(TEXT FOR ANALYSIS Opens)

Broadwood promptly released a response, again urging management to reject Alcon’s bid and either run a full sale process or remain public.
STAA has also released full Q3 results. As before, management did not mention any rebound in China in the press release, even thought it’s clearly visible in the financials.
The stock continues to trade at an 11% spread to Alcon’s bid.
Alcon’s presentation: https://s1.q4cdn.com/963204942/files/doc_presentations/2025/STAAR-Investor-Discussion-Materials-VF.pdf
Broadwood’s response: https://www.bamsec.com/filing/121390025106212?cik=718937
If STAA gets closer to $28, this may become a good starting point for a short.
ALC is unlikely to raise the offer, and Broadwood and Yunqi have no short-term fix for the company’s operation (and/or its market valuation) even if they can replace/reshuffle the directors. So the probability of STAA rallying upon a deal break is small.
Yunqi is willing to join STAA’s board.
https://www.bamsec.com/filing/121390025107231?cik=718937
This information raised by Yunqi is interesting.
“A source familiar with the matter told Investing.com that, ahead of the original meeting, roughly 72% of STAAR’s outstanding shares had voted against the merger, while about 81% opposed the $55 million executive compensation package, suggesting the deal was on track to be blocked.”
Yes, I suppose the strong opposition to the $28/share offer was not surprising, given the activist’s stake and the recommendations from the proxy advisory firms.
Management has changed its stance and agreed to amend the merger agreement with Alcon. A 30-day go-shop period through December 6 has been added, and STAA will now “actively solicit other third-party proposals.” Alcon’s matching rights have been removed, and STAA will not be required to pay a termination fee to Alcon if a superior bid emerges. The shareholder meeting has also been postponed from December 3 to December 19.
https://www.bamsec.com/filing/119312525271708?cik=718937
Broadwood is calling for the appointment of new directors to oversee the go-shop process.

(TEXT FOR ANALYSIS Closes)
(THE DATA Opens)

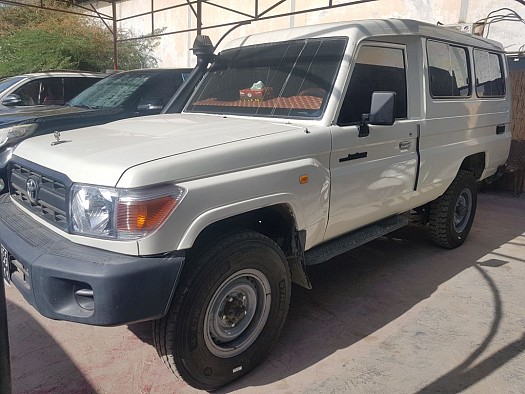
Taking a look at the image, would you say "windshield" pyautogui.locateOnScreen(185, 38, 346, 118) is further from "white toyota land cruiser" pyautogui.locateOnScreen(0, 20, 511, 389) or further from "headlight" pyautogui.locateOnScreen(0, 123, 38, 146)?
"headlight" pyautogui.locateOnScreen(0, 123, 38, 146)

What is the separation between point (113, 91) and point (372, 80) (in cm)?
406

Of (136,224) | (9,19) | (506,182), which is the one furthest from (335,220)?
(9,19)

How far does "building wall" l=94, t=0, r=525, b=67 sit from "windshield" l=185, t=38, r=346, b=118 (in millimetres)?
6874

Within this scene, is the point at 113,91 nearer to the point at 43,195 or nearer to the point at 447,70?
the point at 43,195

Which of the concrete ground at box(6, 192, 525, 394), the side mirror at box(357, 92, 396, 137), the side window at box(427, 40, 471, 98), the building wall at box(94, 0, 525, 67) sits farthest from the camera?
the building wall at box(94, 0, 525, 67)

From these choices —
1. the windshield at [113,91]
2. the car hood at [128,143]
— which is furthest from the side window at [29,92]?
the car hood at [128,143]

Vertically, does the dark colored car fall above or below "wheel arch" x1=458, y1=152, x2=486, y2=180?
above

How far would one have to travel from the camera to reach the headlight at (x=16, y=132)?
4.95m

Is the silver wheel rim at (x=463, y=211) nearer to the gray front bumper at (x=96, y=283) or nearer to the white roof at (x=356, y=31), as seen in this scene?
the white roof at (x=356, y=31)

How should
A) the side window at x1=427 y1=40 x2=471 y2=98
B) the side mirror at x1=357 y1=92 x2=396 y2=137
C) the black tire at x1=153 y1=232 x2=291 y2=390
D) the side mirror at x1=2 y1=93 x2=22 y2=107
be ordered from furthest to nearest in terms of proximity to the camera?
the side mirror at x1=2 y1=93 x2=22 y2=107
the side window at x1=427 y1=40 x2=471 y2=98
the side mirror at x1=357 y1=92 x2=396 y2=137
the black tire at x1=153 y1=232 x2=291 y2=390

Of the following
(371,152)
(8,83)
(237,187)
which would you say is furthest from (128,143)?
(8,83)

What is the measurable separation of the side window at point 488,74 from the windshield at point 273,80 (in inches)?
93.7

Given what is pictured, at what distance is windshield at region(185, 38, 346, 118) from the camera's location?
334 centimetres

(THE DATA Closes)

■ **EXERCISE TASKS**
1. According to the text on Alcon's bid for STAA, through what date does the added go-shop period run?
2. Reproduce word for word the part of the text on Alcon's bid for STAA that opens with the words containing "The stock continues" and closes with "join STAA’s board.".

■ **EXERCISE SOLUTIONS**
1. December 6

2.
The stock continues to trade at an 11% spread to Alcon’s bid.
Alcon’s presentation: https://s1.q4cdn.com/963204942/files/doc_presentations/2025/STAAR-Investor-Discussion-Materials-VF.pdf
Broadwood’s response: https://www.bamsec.com/filing/121390025106212?cik=718937
If STAA gets closer to $28, this may become a good starting point for a short.
ALC is unlikely to raise the offer, and Broadwood and Yunqi have no short-term fix for the company’s operation (and/or its market valuation) even if they can replace/reshuffle the directors. So the probability of STAA rallying upon a deal break is small.
Yunqi is willing to join STAA’s board.